Читать книгу God for an Old Man - Thomas M. Dicken - Страница 12
5 HOMELESSNESS
ОглавлениеI have never actually been homeless. My closest approach to that condition was in 1946. During the war years, the federal Office of Price Administration (OPA) had stabilized prices, both income and costs. My family could afford the $20 a month rent for the shotgun house on Garland Avenue in Louisville. My parents used the living room as a bedroom, my older sister used the bedroom, we ate in the kitchen, and my bedroom was the ell room. For the two years of 1943–44, however, an Italian family, who were working in one of the many war-related factories in Louisville, took over my bedroom for themselves and their daughter, who was about my age. I moved in with my sister. We sometimes took turns eating in the small kitchen and other times we all ate together in the kitchen.

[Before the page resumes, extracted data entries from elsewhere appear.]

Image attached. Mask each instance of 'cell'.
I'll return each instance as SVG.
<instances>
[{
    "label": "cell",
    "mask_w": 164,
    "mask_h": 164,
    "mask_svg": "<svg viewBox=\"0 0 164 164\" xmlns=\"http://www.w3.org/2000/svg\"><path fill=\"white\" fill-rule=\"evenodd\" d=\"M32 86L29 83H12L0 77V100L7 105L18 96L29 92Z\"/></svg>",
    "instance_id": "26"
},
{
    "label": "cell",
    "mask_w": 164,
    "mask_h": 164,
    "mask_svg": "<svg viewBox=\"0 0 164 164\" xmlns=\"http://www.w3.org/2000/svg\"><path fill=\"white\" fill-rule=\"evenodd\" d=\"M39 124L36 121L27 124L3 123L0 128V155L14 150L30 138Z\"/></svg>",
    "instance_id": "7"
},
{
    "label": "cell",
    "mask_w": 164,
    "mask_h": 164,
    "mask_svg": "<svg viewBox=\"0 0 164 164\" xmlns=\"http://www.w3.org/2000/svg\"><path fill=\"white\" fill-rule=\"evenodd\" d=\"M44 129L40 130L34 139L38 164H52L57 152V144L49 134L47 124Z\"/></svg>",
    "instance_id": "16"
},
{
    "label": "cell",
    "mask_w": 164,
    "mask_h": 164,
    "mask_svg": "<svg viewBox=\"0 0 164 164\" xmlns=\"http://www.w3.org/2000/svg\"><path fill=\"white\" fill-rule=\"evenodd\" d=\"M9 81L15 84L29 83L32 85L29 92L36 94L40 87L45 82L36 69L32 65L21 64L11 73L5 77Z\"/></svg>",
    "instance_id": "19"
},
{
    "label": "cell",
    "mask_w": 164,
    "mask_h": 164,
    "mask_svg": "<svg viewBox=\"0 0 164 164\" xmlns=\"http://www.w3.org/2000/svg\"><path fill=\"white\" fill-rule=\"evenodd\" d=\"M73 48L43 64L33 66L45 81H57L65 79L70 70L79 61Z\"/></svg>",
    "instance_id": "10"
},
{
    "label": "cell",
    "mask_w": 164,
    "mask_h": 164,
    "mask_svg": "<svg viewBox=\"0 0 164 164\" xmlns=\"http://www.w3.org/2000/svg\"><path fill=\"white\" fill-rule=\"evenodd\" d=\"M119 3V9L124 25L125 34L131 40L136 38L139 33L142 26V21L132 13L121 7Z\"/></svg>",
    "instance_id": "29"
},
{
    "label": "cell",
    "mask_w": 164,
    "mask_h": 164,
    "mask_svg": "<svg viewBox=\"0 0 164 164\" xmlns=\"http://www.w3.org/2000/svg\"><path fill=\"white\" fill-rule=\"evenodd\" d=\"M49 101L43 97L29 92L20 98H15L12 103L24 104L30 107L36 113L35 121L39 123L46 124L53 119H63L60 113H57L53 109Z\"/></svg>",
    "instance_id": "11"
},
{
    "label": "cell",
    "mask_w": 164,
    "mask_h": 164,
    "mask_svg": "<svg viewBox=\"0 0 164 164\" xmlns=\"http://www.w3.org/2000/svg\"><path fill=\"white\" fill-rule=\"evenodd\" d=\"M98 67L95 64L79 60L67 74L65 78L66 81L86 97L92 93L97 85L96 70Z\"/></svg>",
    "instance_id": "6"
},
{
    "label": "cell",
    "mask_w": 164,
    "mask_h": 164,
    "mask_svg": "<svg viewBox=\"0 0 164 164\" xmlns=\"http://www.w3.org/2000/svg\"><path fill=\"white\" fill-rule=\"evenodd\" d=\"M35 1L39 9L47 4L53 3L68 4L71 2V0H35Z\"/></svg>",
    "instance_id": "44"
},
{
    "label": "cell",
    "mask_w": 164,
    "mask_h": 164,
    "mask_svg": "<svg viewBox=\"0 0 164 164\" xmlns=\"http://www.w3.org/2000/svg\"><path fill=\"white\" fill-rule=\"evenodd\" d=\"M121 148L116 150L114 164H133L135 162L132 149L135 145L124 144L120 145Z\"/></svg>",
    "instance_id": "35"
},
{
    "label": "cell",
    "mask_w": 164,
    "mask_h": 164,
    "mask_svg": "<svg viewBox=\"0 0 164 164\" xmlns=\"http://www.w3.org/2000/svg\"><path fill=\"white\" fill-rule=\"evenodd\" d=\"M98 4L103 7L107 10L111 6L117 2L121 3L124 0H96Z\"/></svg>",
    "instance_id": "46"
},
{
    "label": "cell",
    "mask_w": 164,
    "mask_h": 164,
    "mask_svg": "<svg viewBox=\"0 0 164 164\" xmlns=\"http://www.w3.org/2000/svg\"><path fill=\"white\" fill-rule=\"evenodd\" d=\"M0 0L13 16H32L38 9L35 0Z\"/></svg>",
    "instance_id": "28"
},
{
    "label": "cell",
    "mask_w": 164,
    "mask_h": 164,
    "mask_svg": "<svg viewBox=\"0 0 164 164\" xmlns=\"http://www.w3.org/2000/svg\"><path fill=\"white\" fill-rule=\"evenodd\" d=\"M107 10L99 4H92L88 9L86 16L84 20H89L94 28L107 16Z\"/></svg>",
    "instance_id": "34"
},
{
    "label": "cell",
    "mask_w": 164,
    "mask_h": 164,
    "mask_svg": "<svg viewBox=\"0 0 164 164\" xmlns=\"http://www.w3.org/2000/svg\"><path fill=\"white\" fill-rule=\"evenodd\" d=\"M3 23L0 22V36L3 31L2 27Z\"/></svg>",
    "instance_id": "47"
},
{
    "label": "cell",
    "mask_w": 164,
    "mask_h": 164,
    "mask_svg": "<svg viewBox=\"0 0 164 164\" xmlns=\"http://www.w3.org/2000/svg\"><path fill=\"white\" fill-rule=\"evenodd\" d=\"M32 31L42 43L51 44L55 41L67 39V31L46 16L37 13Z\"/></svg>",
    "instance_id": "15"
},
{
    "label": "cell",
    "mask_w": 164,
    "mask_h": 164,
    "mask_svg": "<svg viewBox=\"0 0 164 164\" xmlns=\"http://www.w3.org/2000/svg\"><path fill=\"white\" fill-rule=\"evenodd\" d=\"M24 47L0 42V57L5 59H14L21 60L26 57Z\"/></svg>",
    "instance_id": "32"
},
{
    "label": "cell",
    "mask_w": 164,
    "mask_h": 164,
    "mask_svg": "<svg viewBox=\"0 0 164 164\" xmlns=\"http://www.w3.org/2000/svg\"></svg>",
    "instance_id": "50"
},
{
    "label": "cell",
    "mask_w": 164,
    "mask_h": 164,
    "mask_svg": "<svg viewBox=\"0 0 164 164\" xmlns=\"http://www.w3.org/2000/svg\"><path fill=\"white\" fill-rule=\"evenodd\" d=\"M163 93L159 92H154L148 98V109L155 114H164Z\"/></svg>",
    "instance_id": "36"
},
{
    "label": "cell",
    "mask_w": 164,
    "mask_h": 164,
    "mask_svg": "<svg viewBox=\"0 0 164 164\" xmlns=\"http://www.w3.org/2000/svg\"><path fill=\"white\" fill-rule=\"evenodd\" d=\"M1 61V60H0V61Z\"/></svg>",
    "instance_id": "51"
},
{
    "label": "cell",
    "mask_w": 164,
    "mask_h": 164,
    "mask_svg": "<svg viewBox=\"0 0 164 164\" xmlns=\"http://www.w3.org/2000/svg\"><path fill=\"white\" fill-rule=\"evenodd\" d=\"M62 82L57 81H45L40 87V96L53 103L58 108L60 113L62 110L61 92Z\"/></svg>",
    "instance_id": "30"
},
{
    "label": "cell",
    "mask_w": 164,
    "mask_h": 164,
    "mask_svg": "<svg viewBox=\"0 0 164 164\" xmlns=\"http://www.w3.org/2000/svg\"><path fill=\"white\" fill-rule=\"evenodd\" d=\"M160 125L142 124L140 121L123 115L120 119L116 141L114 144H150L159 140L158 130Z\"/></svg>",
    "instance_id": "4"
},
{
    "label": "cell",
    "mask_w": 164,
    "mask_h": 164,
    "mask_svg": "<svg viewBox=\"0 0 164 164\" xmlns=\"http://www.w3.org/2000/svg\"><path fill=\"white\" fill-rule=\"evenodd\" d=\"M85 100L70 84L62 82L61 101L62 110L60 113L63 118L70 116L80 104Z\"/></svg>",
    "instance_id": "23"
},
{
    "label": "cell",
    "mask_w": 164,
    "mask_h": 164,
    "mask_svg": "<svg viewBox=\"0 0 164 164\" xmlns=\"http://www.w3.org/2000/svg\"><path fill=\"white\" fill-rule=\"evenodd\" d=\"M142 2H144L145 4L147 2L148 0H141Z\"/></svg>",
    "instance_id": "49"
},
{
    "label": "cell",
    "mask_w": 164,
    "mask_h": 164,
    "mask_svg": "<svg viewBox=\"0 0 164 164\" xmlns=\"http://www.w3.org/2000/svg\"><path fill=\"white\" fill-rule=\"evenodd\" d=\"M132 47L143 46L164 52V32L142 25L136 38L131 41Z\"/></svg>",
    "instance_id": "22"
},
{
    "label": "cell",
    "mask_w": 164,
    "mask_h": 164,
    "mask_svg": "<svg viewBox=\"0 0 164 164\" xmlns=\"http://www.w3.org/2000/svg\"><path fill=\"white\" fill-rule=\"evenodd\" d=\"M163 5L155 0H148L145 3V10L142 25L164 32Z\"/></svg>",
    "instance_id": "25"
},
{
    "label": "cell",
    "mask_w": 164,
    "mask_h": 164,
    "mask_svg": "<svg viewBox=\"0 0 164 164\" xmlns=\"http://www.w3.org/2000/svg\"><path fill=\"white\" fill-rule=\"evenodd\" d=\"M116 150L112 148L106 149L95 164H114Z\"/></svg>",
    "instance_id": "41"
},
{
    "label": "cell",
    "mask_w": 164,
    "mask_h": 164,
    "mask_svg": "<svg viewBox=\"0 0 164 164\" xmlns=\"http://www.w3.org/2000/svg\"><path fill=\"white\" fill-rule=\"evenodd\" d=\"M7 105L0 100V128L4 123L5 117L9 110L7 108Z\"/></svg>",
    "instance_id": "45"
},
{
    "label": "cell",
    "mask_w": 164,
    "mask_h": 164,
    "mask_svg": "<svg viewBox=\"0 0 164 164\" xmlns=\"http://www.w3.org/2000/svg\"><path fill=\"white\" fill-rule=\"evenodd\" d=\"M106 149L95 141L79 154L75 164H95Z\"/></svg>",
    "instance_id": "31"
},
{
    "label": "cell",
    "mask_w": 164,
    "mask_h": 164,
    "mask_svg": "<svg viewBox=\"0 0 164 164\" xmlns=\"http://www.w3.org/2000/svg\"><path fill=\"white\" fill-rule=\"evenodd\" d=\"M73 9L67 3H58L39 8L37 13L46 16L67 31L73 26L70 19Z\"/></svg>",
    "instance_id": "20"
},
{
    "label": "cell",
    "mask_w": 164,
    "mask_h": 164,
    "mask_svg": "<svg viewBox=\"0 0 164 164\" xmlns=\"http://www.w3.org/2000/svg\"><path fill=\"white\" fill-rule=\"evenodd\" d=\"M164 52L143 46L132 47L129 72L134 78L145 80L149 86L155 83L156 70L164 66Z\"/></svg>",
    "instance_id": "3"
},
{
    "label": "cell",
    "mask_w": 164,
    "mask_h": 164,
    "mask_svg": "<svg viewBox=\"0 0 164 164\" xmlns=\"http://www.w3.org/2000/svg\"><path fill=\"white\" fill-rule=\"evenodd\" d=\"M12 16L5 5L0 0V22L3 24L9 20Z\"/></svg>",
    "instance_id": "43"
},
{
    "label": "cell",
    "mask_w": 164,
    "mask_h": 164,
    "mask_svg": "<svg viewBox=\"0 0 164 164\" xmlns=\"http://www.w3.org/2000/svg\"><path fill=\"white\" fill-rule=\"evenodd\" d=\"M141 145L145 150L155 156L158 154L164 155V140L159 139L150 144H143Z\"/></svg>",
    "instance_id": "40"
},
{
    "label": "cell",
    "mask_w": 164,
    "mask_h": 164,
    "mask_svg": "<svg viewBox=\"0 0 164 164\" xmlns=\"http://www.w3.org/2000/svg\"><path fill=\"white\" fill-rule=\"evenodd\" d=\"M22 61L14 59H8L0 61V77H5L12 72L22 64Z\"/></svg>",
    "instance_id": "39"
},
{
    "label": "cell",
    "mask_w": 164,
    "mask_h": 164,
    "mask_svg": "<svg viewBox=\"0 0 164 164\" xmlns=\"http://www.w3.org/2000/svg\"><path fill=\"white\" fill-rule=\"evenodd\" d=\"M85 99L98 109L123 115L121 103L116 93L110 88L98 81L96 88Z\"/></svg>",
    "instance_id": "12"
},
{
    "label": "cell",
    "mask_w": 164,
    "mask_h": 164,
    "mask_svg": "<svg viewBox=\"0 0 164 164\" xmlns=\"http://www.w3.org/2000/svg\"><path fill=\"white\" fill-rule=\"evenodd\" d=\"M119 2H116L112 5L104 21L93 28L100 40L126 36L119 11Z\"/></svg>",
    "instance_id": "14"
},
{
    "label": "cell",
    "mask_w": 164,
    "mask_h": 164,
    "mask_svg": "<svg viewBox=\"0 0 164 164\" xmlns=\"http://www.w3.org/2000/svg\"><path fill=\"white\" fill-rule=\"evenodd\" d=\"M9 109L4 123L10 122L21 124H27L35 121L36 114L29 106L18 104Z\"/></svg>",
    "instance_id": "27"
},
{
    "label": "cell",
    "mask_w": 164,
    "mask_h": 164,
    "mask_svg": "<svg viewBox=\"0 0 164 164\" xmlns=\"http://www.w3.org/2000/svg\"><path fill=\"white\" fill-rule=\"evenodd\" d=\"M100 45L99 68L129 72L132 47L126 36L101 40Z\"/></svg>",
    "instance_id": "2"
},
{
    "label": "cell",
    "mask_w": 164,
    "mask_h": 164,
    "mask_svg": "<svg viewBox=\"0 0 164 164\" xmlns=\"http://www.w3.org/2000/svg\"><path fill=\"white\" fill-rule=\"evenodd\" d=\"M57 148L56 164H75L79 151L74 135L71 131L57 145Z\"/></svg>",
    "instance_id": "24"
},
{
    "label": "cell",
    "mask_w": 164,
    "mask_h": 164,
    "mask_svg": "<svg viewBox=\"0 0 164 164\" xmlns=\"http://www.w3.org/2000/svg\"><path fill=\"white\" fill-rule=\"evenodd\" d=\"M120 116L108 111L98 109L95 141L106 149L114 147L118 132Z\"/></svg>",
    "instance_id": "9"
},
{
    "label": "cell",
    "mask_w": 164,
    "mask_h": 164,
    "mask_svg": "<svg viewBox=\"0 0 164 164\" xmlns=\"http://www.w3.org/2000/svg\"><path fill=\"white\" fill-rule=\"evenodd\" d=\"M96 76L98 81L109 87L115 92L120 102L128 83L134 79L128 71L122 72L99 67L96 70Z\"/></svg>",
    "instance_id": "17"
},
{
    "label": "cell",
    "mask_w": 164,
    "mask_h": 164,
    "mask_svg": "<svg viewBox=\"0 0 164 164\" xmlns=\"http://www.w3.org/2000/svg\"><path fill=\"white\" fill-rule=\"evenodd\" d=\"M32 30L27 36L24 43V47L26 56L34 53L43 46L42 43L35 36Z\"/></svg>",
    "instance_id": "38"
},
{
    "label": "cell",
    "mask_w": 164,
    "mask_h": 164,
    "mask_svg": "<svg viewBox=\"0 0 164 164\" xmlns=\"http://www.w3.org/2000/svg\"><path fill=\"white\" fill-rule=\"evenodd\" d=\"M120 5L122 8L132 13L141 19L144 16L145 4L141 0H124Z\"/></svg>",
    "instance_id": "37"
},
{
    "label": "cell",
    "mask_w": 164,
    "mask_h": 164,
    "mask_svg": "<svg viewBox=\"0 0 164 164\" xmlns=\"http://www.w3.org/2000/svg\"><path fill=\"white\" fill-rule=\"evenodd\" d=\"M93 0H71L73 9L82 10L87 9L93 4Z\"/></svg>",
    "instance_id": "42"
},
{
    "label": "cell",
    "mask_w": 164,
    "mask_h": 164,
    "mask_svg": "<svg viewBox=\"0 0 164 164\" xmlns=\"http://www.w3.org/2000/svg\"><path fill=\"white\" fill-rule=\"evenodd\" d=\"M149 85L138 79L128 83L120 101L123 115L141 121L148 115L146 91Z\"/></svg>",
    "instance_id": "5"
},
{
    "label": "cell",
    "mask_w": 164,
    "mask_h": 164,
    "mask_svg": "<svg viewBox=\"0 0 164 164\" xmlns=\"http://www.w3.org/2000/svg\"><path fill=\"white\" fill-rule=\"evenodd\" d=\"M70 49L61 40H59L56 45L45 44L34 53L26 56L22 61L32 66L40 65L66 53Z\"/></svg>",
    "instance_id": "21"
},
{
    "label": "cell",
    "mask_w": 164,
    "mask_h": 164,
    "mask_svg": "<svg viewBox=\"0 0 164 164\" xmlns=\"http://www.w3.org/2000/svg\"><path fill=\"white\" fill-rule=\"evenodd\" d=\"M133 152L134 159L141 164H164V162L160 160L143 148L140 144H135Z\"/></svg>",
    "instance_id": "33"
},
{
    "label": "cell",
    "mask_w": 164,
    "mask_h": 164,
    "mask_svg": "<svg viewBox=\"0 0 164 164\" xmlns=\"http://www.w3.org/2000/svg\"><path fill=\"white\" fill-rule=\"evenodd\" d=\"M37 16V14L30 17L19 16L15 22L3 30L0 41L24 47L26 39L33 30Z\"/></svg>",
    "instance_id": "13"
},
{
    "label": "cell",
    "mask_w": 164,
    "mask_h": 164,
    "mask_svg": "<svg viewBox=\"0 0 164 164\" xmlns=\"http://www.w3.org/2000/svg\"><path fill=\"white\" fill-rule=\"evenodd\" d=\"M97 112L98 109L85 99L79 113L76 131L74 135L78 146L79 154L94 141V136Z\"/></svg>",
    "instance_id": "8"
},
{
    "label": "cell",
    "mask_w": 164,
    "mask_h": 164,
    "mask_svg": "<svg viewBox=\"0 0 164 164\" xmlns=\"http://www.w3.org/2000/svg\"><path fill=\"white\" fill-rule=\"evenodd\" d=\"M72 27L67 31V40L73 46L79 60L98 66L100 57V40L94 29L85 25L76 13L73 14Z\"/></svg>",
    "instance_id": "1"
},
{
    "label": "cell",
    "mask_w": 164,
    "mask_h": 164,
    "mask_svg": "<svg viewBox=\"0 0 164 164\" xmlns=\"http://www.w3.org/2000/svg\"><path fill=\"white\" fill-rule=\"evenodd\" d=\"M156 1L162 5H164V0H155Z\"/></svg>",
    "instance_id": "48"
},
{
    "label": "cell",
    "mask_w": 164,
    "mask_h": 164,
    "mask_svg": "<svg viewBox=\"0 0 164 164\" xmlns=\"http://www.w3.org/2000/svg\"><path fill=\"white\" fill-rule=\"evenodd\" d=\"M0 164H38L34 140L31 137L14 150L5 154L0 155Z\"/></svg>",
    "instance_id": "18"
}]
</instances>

When the war ended in 1945, however, the OPA began to step aside and the market began to take over. Many young men and some young women returned from their military life, eager to get married and start a family, as well as taking advantage of the GI Bill to start college. There was a boom as housing developments sprang up everywhere to accommodate this return and the process of “beginning life.” Jobs turned from the war effort to the new possibilities of a long-restrained society. This was back in the day when nations and people had actually noticed that a war was going on. The mood of the nation was upbeat, glad to see its young people return, glad to see an economic boom.
However, all this played out differently for my family. My father was not a young veteran. Our landlord raised the rent substantially on our house, tripling the cost. We had to find something cheaper. It turned out to be two rooms on the third floor of a once-attractive private home on Third Street, which had been subdivided into rental rooms. The bathroom, shared with another family, was on the second floor. The house was not air-conditioned, so we ran a small fan to circulate the air in the summer. My parents used one room, my sister and I the other room.
My mother soon began to walk around the neighborhood, knocking on doors as she tried to find something better for us that we could afford. Several times she found something, but the resident owner looked at the gangly ten-year-old with her and told her they did not accept children. “He is very quiet and well behaved,” my mother would say, as I stood there trying to look very quiet and well behaved.
Though I have never been homeless, I learned in those years that even when things are going well for many people, those who have the least resources are often not able to share in the opportunities available to many other people.
Eventually the boom that improved the lives of many Americans also improved the conditions of our family. My father made a little more money and my parents moved us into a house where I had my own private space, in the attic in the winter and in the basement in the summer.
I was never homeless, but I did learn to treasure my ability, as I became self-supporting, to have a quiet, private space to myself. My personal sense of what space is like was affected by those childhood spaces. Looking back, it is probably not surprising that I chose to live in spacious Montana for 22 years as an adult.